Mit Urteil vom 06.05.2010 (19 C 260/09) hat das AG Nettetal die beteiligte Versicherung zur Zahlung weiterer Mietwagenkosten in Höhe von 858,99 € zzgl. Zinsen sowie vorgerichtlicher RA-Kosten verurteilt. Das Gericht erachtet die Schwacke-Liste als geeignete Schätzungsgrundlage gem. § 287 ZPO, die Fraunhofer Tabelle dagegen nicht.

Aus den Entscheidungsgründen:

Die Klage hat teilweise Erfolg, im Übrigen war sie abzuweisen.

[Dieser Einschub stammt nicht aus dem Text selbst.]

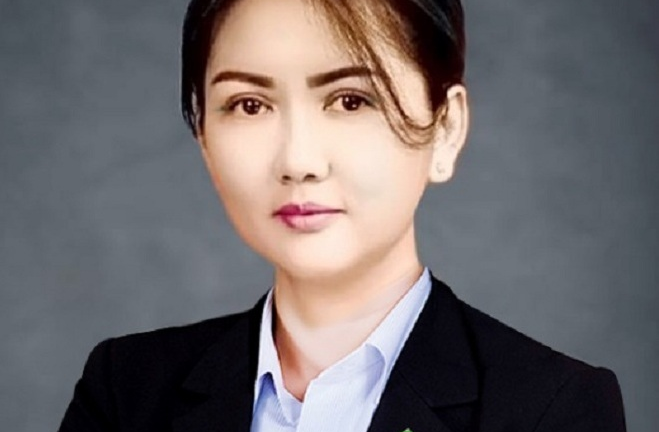 Bà Nguyễn Thị Xuân Dung giữ chức Quyền Giám đốc Tài chính Novaland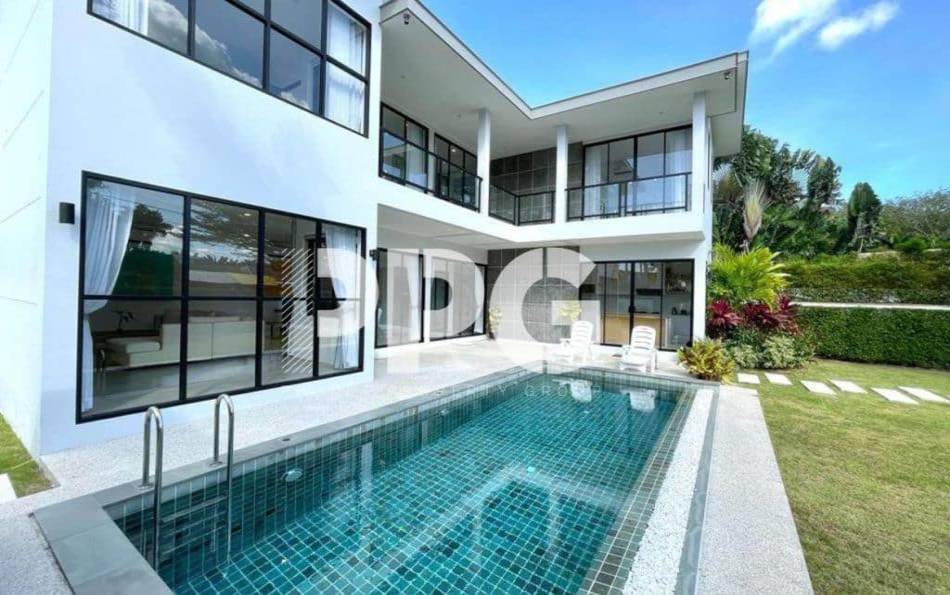 Phuket, 3 Bedrooms Bedrooms, ,4 BathroomsBathrooms,House,For Sale,2260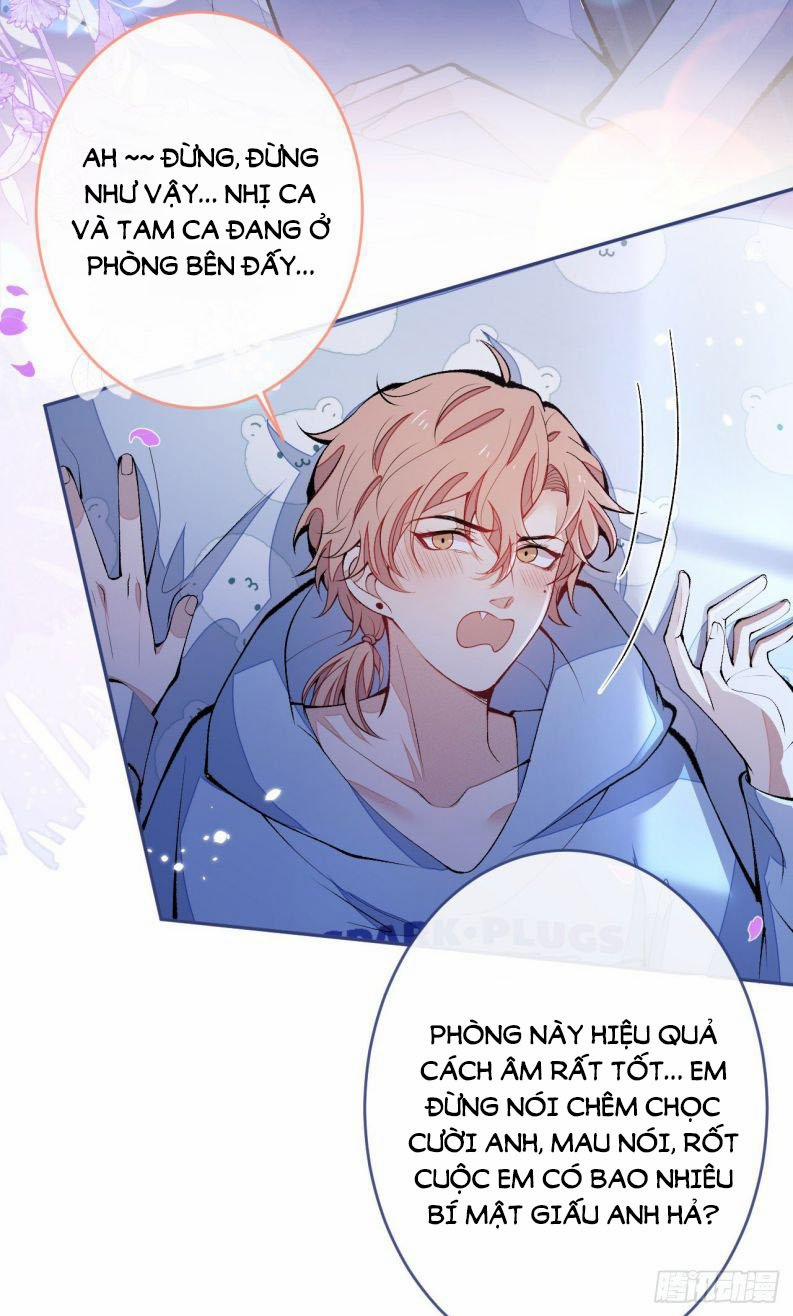 Lại Bị Nam Thần Trêu Lên Hot Search 170 trang 7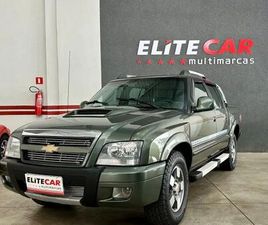 CHEVROLET S10 P-UP EXECUTIVE 2.4 MPFI F.POWER CD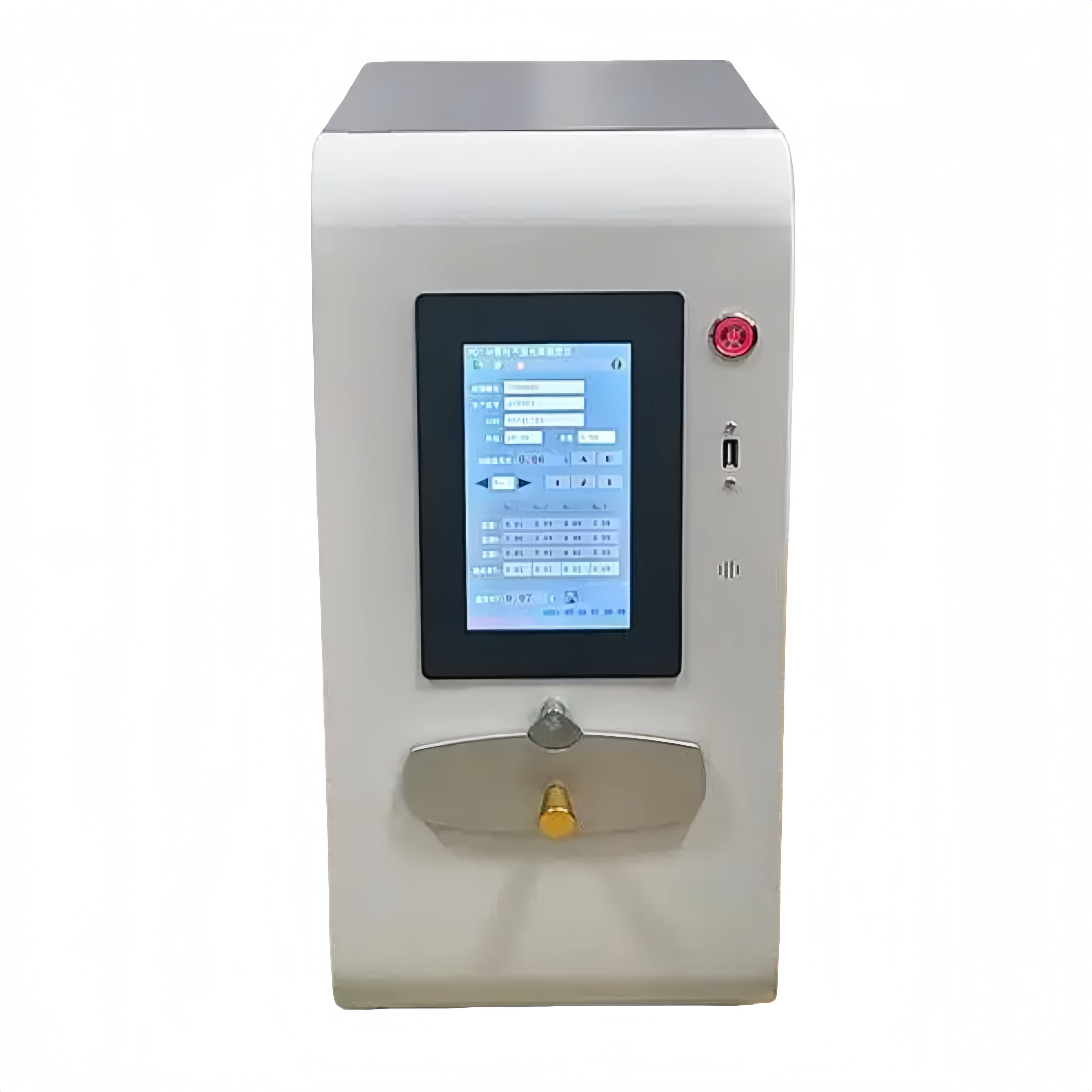 RC-M1管材不透光率测定仪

Der Klägerin steht aus abgetretenem Recht des Unfallopfers A. unstreitig ein Anspruch auf Ersatz derjenigen Schäden zu, die diesem aufgrund des Unfalles vom xx.xx.2008 in voller Höhe entstanden  sind.   Gemäß § 249 BGB und der ständigen Rechtsprechung des BGH (vergleiche unter anderen BGH NJW 2008, 1529) kann der Geschädigte vom Schädiger bzw. dessen Haftpflichtversicherung als erforderlichen Wiederherstellungsaufwandersatz diejenigen Mietwagenkosten beanspruchen, die ein verständiger wirtschaftlich denkender Mensch  in der Lage des Geschädigten für zweckmäßig und notwendig halten dürfte.